# Problem description
The data below contains pictures, which are to be skipped; the lines starting at the line with "Lightningstruck: A Novel." and ending at the line with "Peregrine Falcon (hatch-year bird)" are to be output exactly, both ends included.

# Exercise inputs
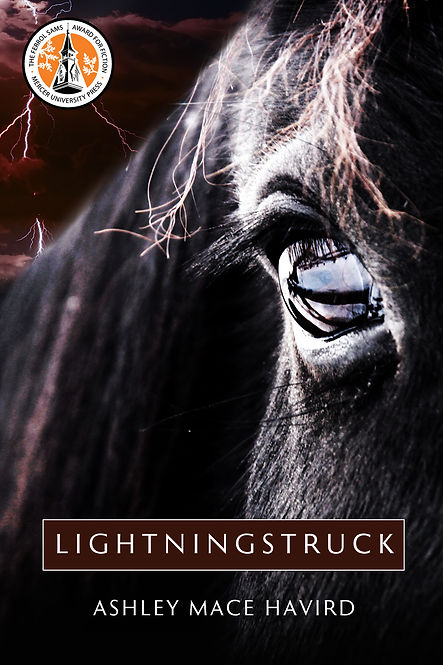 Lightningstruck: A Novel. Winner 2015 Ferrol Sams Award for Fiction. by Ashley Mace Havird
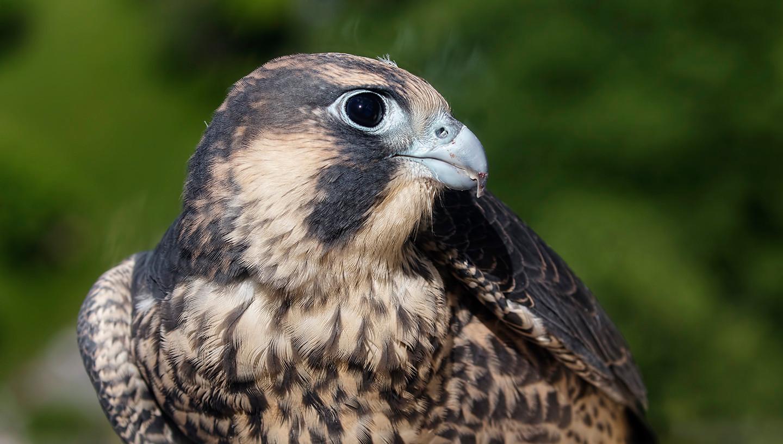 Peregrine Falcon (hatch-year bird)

---

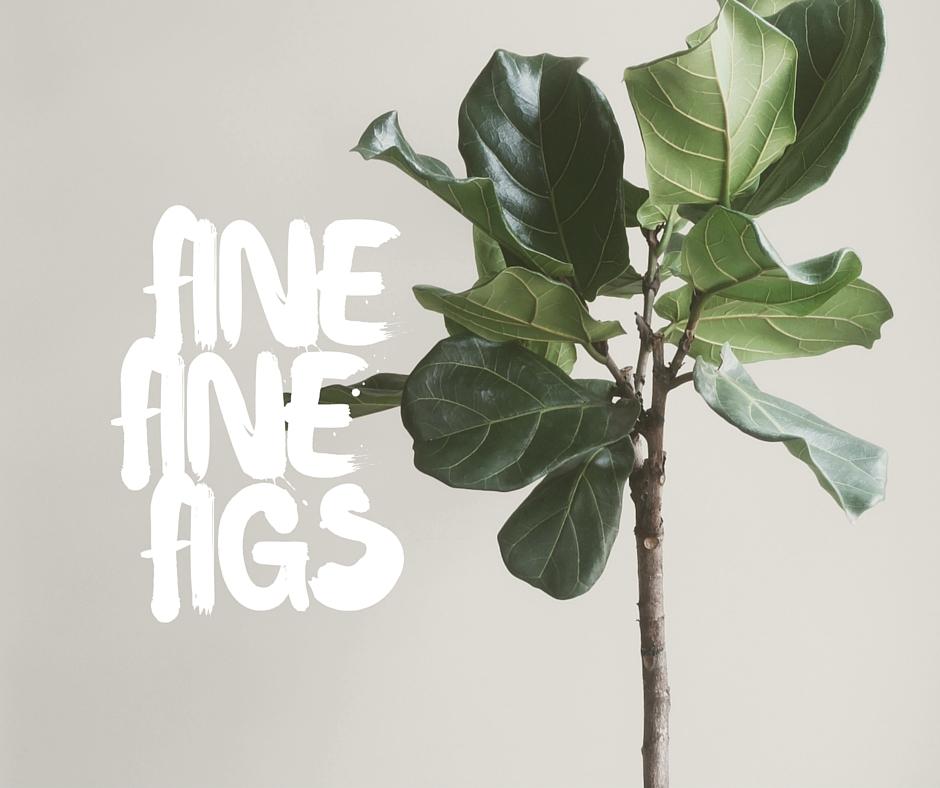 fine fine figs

# Response for this exercise
 Lightningstruck: A Novel. Winner 2015 Ferrol Sams Award for Fiction. by Ashley Mace Havird
 Peregrine Falcon (hatch-year bird)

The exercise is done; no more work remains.